A Senate committee holds a hearing Wednesday about the federal government's role in the nation's growing PFAS crisis.
Federal regulators and advocates from Michigan and New Hampshire will testify on how the military helped spread the industrial toxins by using firefighting foams.
Affected residents are also flying in from around the country to watch the hearing and meet with lawmakers, including New Hampshire Sen. Maggie Hassan, who sits on the committee.
Kristen Mello of Westfield, Mass., is part of the group traveling to Washington. She says she and her neighbors have struggled for years with health problems she believes are linked to PFAS contamination left behind by state and military operations.

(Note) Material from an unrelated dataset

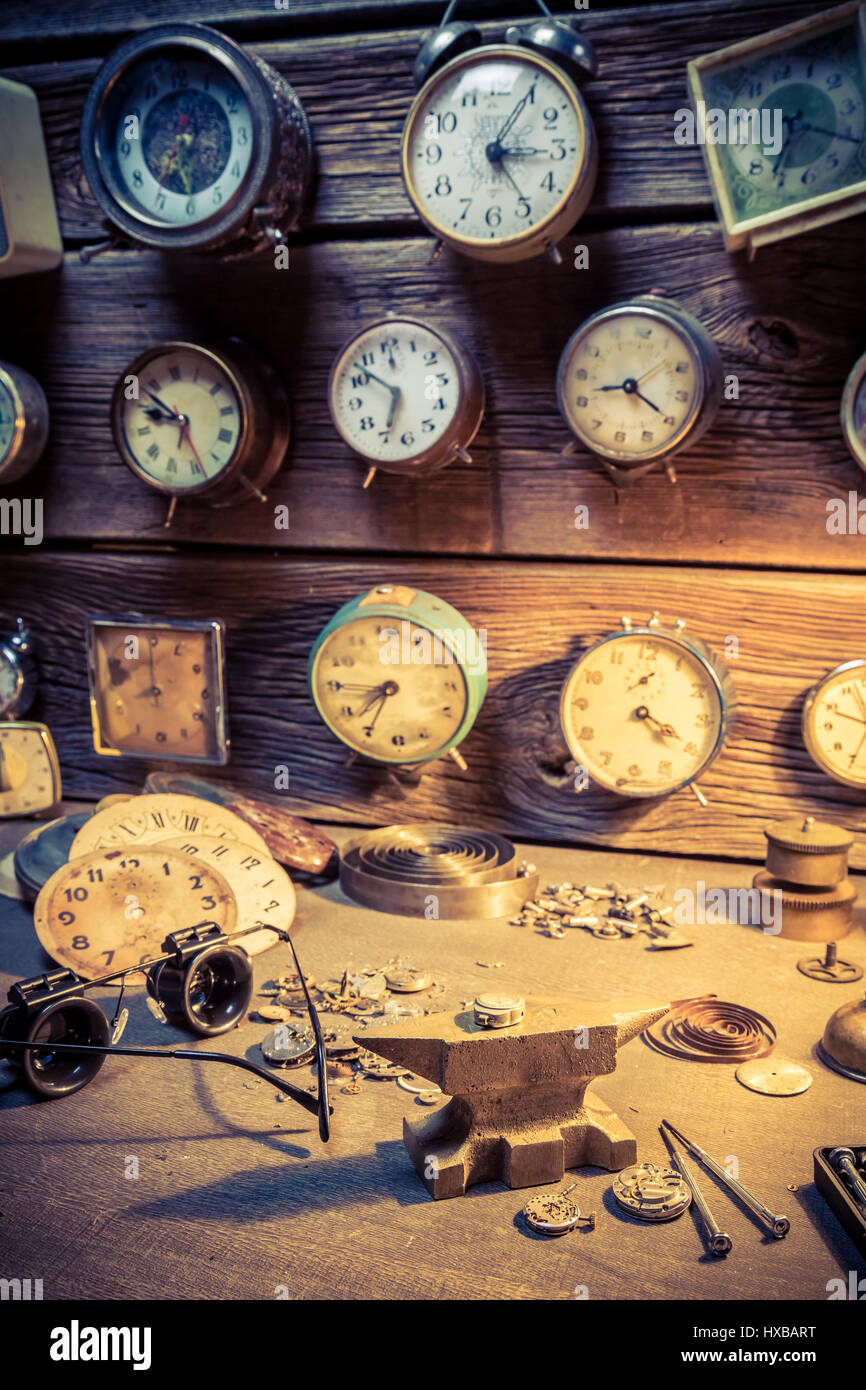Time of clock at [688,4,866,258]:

"We can convey the message of urgency – that this crisis is not upcoming; it's ongoing,” Mello says of the Senate hearing. “We're in the thick of it. We need some action."
Mello’s group, known as WRAFT, has been inspired by the success of New Hampshire’s Testing for Pease.
That group formed after extremely high levels of PFAS turned up in drinking water at the former Pease Air Force base in Portsmouth. The group’s co-founder, Andrea Amico, will testify at Wednesday’s hearing.
At home, Mello says she still wants more health resources and clean water for her town – which she knows the Senate may not be able to provide directly.
But she hopes hearings like Wednesday’s will raise awareness as the federal government and states begin addressing PFAS contamination more directly.
"We want to make absolutely certain that we show that that matters to us, that it's important enough for us to drop everything to make sure that everyone knows we're paying attention,” Mello says. “Especially before an election – this matters."
The Senate hearing follows a similar one in the House earlier this month. And it comes amid more federal funding for PFAS health studies and clean-up.